La band di Gareth Liddiard realizza un album meno deflagrante e dinamico rispetto al precedente, ma estremamente coerente e persuasivo nell’infiltrarsi in testa con groove sinuosi e arpeggi di chitarra ipnotici, che ci conducono lungo un funambolico tragitto sul baratro. Si parte dalla perfetta crasi, in “Paradise”, tra le cavalcate fuzz-rock della chitarra di Neil Young e le inquietudini schizofreniche di quella di Isaac Brook nei primi album dei Modest Mouse, per passare al mix corrosivo di blues, afro-beat e noise di “The Planet Of Straw Men”. Se “Desert Sound Of Venus” è come se riavvolgesse e mandasse in play a velocità ridotta le allucinazioni di Jeff Buckley in “Dream Brother”, “The Happiest Guy Around” sembra un grottesco sermone suonato insieme ai Butthole Surfers.
I Tropical Fuck Storm ci mostrano l’altra medaglia del “vitalismo" indie di band come Arcade Fire o Broken Social Scene, ripercorrendo in modo sbilenco anche i loro stilemi in un brano come “Who’s The Eugene?”, con una Fiona Kitschin che da nouvelle dark Régine e Feist canta per immagini: “You didn't drown in the water/ Or in the moron rhyme/ Or in the paint that's flakin' off/ The Hollywood sign”. I riferimenti emergono e scompaiono continuamente – perché sulle sabbie mobili niente può rimanere a galla – ma tra questi lasciano una traccia Pere Ubu, Pop Group, Birthday Party, Captain Beefheart, Dirty Three e Timber Timbre.
Con “Braindrops” i Tropical Fuck Storm creano un racconto musicale potente e suggestivo, solo apparentemente più piano rispetto al passato.

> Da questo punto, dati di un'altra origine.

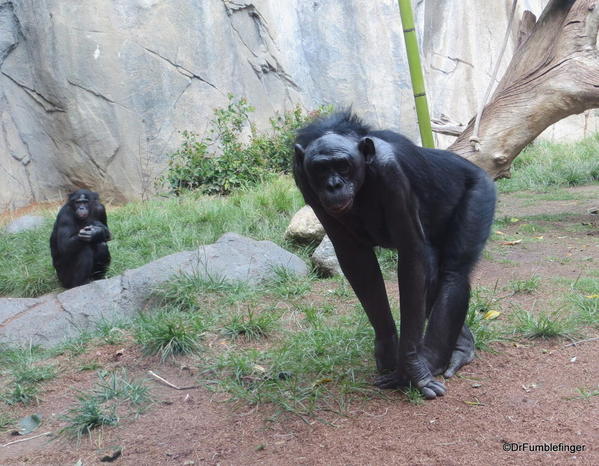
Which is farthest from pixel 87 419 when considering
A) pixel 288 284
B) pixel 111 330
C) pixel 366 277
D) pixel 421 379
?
pixel 288 284

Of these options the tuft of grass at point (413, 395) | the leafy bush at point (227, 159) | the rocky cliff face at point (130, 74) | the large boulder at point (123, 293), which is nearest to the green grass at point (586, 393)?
the tuft of grass at point (413, 395)

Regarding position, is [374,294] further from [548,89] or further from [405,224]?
[548,89]

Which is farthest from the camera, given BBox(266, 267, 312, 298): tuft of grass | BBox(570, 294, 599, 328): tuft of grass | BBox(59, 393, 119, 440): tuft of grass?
BBox(266, 267, 312, 298): tuft of grass

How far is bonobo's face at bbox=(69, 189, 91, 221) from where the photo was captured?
7715mm

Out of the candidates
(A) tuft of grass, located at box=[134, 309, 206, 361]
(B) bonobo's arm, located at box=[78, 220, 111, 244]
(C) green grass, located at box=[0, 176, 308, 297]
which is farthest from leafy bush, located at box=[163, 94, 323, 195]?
(A) tuft of grass, located at box=[134, 309, 206, 361]

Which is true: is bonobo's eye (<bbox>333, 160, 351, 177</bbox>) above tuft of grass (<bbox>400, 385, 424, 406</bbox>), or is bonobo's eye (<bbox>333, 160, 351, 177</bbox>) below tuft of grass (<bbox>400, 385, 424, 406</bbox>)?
above

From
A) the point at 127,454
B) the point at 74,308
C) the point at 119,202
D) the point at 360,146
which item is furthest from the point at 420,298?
the point at 119,202

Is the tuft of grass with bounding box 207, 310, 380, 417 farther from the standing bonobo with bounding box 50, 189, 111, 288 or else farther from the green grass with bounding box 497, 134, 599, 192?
the green grass with bounding box 497, 134, 599, 192

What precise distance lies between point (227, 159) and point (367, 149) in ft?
25.6

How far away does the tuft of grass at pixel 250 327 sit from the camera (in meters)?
4.78

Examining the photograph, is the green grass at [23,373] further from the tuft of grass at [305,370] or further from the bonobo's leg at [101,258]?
the bonobo's leg at [101,258]

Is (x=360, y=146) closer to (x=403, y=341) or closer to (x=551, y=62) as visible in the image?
(x=403, y=341)

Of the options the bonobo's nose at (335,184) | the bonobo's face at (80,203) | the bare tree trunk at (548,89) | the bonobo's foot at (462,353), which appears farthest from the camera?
the bonobo's face at (80,203)

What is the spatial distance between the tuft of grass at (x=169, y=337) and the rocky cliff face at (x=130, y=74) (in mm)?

Il disco si chiude col desert blues di “Maria 63” e i suoi cori gospel tra Bonnie "Prince" Billy e Low, sciolti nelle figure di batteria sfrangiate à-la Jim White e congedati dagli archi à-la Warren Ellis. Tra invocazioni e feedback, le voci portano a compimento questo rito di purificazione che forse non porterà ad alcuna salvezza: “Oh, Maria/ My work will set you free/ It’s like a gift from you to me/ By way of deception/ And you can run/ But you'll never get away/ The time is now or never”.